---------- ENTRIES SUPPLIED

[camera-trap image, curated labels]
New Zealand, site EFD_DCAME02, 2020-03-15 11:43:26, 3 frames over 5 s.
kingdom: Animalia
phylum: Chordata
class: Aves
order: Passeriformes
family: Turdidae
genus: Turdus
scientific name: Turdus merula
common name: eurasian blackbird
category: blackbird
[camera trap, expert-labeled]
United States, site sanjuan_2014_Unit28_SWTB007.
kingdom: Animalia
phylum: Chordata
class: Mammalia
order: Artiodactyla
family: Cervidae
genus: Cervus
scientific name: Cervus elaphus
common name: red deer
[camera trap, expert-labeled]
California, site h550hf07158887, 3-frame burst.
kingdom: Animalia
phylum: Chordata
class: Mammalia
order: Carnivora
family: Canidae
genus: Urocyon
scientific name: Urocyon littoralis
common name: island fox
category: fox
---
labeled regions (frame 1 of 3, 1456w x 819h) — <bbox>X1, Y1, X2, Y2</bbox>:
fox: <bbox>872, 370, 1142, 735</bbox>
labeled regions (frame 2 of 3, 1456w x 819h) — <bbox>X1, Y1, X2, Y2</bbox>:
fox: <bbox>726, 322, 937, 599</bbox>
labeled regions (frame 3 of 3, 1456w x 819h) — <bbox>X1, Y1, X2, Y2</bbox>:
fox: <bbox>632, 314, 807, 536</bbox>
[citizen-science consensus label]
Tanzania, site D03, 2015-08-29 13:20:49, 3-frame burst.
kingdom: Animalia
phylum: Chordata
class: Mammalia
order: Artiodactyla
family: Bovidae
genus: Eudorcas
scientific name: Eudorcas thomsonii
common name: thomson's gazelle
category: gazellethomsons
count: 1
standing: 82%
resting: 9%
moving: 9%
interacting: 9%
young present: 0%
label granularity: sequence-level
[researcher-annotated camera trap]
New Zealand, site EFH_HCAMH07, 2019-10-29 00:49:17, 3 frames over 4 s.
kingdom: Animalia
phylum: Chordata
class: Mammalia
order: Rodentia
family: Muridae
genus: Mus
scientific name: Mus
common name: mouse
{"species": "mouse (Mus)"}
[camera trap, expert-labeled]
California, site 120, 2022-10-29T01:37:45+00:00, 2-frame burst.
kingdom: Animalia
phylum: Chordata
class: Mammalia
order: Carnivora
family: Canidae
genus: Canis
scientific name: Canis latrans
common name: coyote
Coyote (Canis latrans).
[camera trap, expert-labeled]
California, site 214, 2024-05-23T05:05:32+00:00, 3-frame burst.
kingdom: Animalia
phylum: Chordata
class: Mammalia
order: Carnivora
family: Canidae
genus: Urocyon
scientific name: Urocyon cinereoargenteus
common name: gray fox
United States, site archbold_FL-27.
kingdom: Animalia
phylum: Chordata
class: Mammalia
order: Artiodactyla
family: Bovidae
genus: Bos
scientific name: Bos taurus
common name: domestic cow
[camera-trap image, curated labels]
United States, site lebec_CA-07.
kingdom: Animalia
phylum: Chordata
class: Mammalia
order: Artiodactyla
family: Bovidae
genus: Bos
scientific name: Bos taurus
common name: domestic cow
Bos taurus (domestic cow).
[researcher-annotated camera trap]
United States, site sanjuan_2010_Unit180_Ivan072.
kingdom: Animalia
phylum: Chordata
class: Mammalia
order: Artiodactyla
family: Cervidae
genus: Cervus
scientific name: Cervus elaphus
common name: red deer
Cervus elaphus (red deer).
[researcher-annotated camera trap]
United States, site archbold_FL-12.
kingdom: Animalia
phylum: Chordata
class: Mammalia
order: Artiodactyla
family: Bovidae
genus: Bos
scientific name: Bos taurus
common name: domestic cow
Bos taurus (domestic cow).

--------------------

-- TASK GOAL --
An exact copy of every record above is what's needed here.

-- RESULT OF THIS EXERCISE --
[camera-trap image, curated labels]
New Zealand, site EFD_DCAME02, 2020-03-15 11:43:26, 3 frames over 5 s.
kingdom: Animalia
phylum: Chordata
class: Aves
order: Passeriformes
family: Turdidae
genus: Turdus
scientific name: Turdus merula
common name: eurasian blackbird
category: blackbird
[camera trap, expert-labeled]
United States, site sanjuan_2014_Unit28_SWTB007.
kingdom: Animalia
phylum: Chordata
class: Mammalia
order: Artiodactyla
family: Cervidae
genus: Cervus
scientific name: Cervus elaphus
common name: red deer
[camera trap, expert-labeled]
California, site h550hf07158887, 3-frame burst.
kingdom: Animalia
phylum: Chordata
class: Mammalia
order: Carnivora
family: Canidae
genus: Urocyon
scientific name: Urocyon littoralis
common name: island fox
category: fox
---
labeled regions (frame 1 of 3, 1456w x 819h) — <bbox>X1, Y1, X2, Y2</bbox>:
fox: <bbox>872, 370, 1142, 735</bbox>
labeled regions (frame 2 of 3, 1456w x 819h) — <bbox>X1, Y1, X2, Y2</bbox>:
fox: <bbox>726, 322, 937, 599</bbox>
labeled regions (frame 3 of 3, 1456w x 819h) — <bbox>X1, Y1, X2, Y2</bbox>:
fox: <bbox>632, 314, 807, 536</bbox>
[citizen-science consensus label]
Tanzania, site D03, 2015-08-29 13:20:49, 3-frame burst.
kingdom: Animalia
phylum: Chordata
class: Mammalia
order: Artiodactyla
family: Bovidae
genus: Eudorcas
scientific name: Eudorcas thomsonii
common name: thomson's gazelle
category: gazellethomsons
count: 1
standing: 82%
resting: 9%
moving: 9%
interacting: 9%
young present: 0%
label granularity: sequence-level
[researcher-annotated camera trap]
New Zealand, site EFH_HCAMH07, 2019-10-29 00:49:17, 3 frames over 4 s.
kingdom: Animalia
phylum: Chordata
class: Mammalia
order: Rodentia
family: Muridae
genus: Mus
scientific name: Mus
common name: mouse
{"species": "mouse (Mus)"}
[camera trap, expert-labeled]
California, site 120, 2022-10-29T01:37:45+00:00, 2-frame burst.
kingdom: Animalia
phylum: Chordata
class: Mammalia
order: Carnivora
family: Canidae
genus: Canis
scientific name: Canis latrans
common name: coyote
Coyote (Canis latrans).
[camera trap, expert-labeled]
California, site 214, 2024-05-23T05:05:32+00:00, 3-frame burst.
kingdom: Animalia
phylum: Chordata
class: Mammalia
order: Carnivora
family: Canidae
genus: Urocyon
scientific name: Urocyon cinereoargenteus
common name: gray fox
United States, site archbold_FL-27.
kingdom: Animalia
phylum: Chordata
class: Mammalia
order: Artiodactyla
family: Bovidae
genus: Bos
scientific name: Bos taurus
common name: domestic cow
[camera-trap image, curated labels]
United States, site lebec_CA-07.
kingdom: Animalia
phylum: Chordata
class: Mammalia
order: Artiodactyla
family: Bovidae
genus: Bos
scientific name: Bos taurus
common name: domestic cow
Bos taurus (domestic cow).
[researcher-annotated camera trap]
United States, site sanjuan_2010_Unit180_Ivan072.
kingdom: Animalia
phylum: Chordata
class: Mammalia
order: Artiodactyla
family: Cervidae
genus: Cervus
scientific name: Cervus elaphus
common name: red deer
Cervus elaphus (red deer).
[researcher-annotated camera trap]
United States, site archbold_FL-12.
kingdom: Animalia
phylum: Chordata
class: Mammalia
order: Artiodactyla
family: Bovidae
genus: Bos
scientific name: Bos taurus
common name: domestic cow
Bos taurus (domestic cow).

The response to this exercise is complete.